Plugging in the values into the formula, we get:
Confidence Interval = 54.2 ± (2.58 * 14.0 / √50)
Calculating the square root of the sample size (√50):
√50 ≈ 7.071
Now, we can substitute this value into the formula:
Confidence Interval = 54.2 ± (2.58 * 14.0 / 7.071)

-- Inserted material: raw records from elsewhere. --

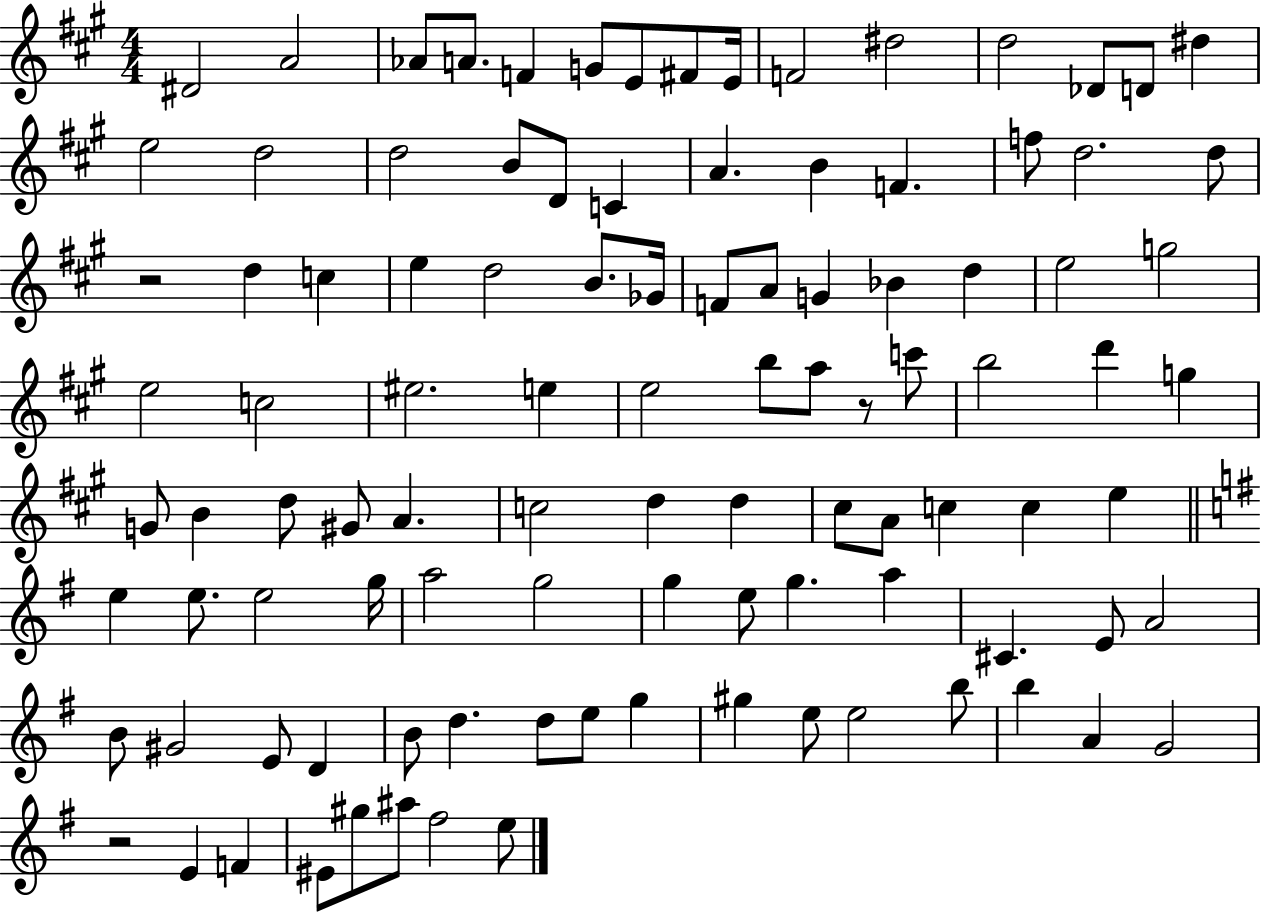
{
  \clef treble
  \numericTimeSignature
  \time 4/4
  \key a \major
  dis'2 a'2 | aes'8 a'8. f'4 g'8 e'8 fis'8 e'16 | f'2 dis''2 | d''2 des'8 d'8 dis''4 | \break e''2 d''2 | d''2 b'8 d'8 c'4 | a'4. b'4 f'4. | f''8 d''2. d''8 | \break r2 d''4 c''4 | e''4 d''2 b'8. ges'16 | f'8 a'8 g'4 bes'4 d''4 | e''2 g''2 | \break e''2 c''2 | eis''2. e''4 | e''2 b''8 a''8 r8 c'''8 | b''2 d'''4 g''4 | \break g'8 b'4 d''8 gis'8 a'4. | c''2 d''4 d''4 | cis''8 a'8 c''4 c''4 e''4 | \bar "||" \break \key e \minor e''4 e''8. e''2 g''16 | a''2 g''2 | g''4 e''8 g''4. a''4 | cis'4. e'8 a'2 | \break b'8 gis'2 e'8 d'4 | b'8 d''4. d''8 e''8 g''4 | gis''4 e''8 e''2 b''8 | b''4 a'4 g'2 | \break r2 e'4 f'4 | eis'8 gis''8 ais''8 fis''2 e''8 | \bar "|."
}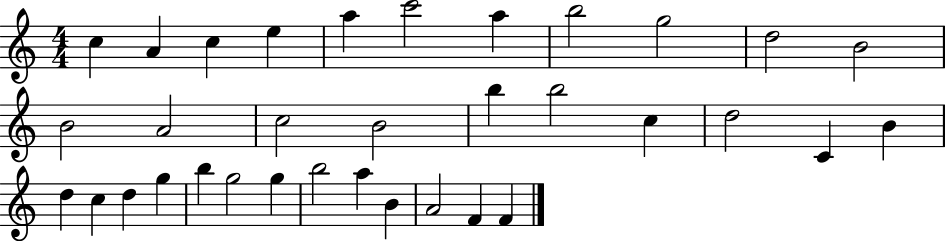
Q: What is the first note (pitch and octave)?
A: C5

Calculating the value inside the parentheses:
2.58 * 14.0 ≈ 36.12
Dividing 36.12 by 7.071:
36.12 / 7.071 ≈ 5.10
Finally, we can substitute this value into the formula:
Confidence Interval = 54.2 ± 5.10
Calculating the lower bound and upper bound:
Lower bound = 54.2 - 5.10 ≈ 49.10
Upper bound = 54.2 + 5.10 ≈ 59.30
Therefore, the 99% confidence interval for the number of minutes that an adult spends surfing the Internet per day is approximately 49.10 to 59.30 minutes.
To calculate the confidence interval for the mean amount of time adults spend surfing the Internet per day, we can use the formula:
Confidence Interval = Mean ± (Z * (Standard Deviation / √Sample Size))
Given that the sample mean is 54.2 minutes, the standard deviation is 14.0 minutes, and the sample size is 50, and using a Z-score of 2.58 for a 99% confidence interval, we can now calculate the confidence interval.
Confidence Interval = 54.2 ± (2.58 * (14.0 / sqrt(50)))
First, we need to calculate the standard error of the mean (SEM), which is the standard deviation divided by the square root of the sample size:
Standard Error of the Mean (SEM) = Standard Deviation / sqrt(Sample Size)
= 14.0 / sqrt(50)
≈ 1.98
Now, we can calculate the confidence interval:
Confidence Interval = 54.2 ± (2.58 * 1.98)
Using this calculation, we get the confidence interval as follows:
Lower Confidence Limit = 54.2 - (2.58 * 1.98)
≈ 54.2 - 5.10
≈ 49.10
Upper Confidence Limit = 54.2 + (2.58 * 1.98)
≈ 54.2 + 5.10
≈ 59.30
Therefore, the 99% confidence interval for the number of minutes that an adult spends surfing the Internet per day is approximately 49.10 minutes to 59.30 minutes.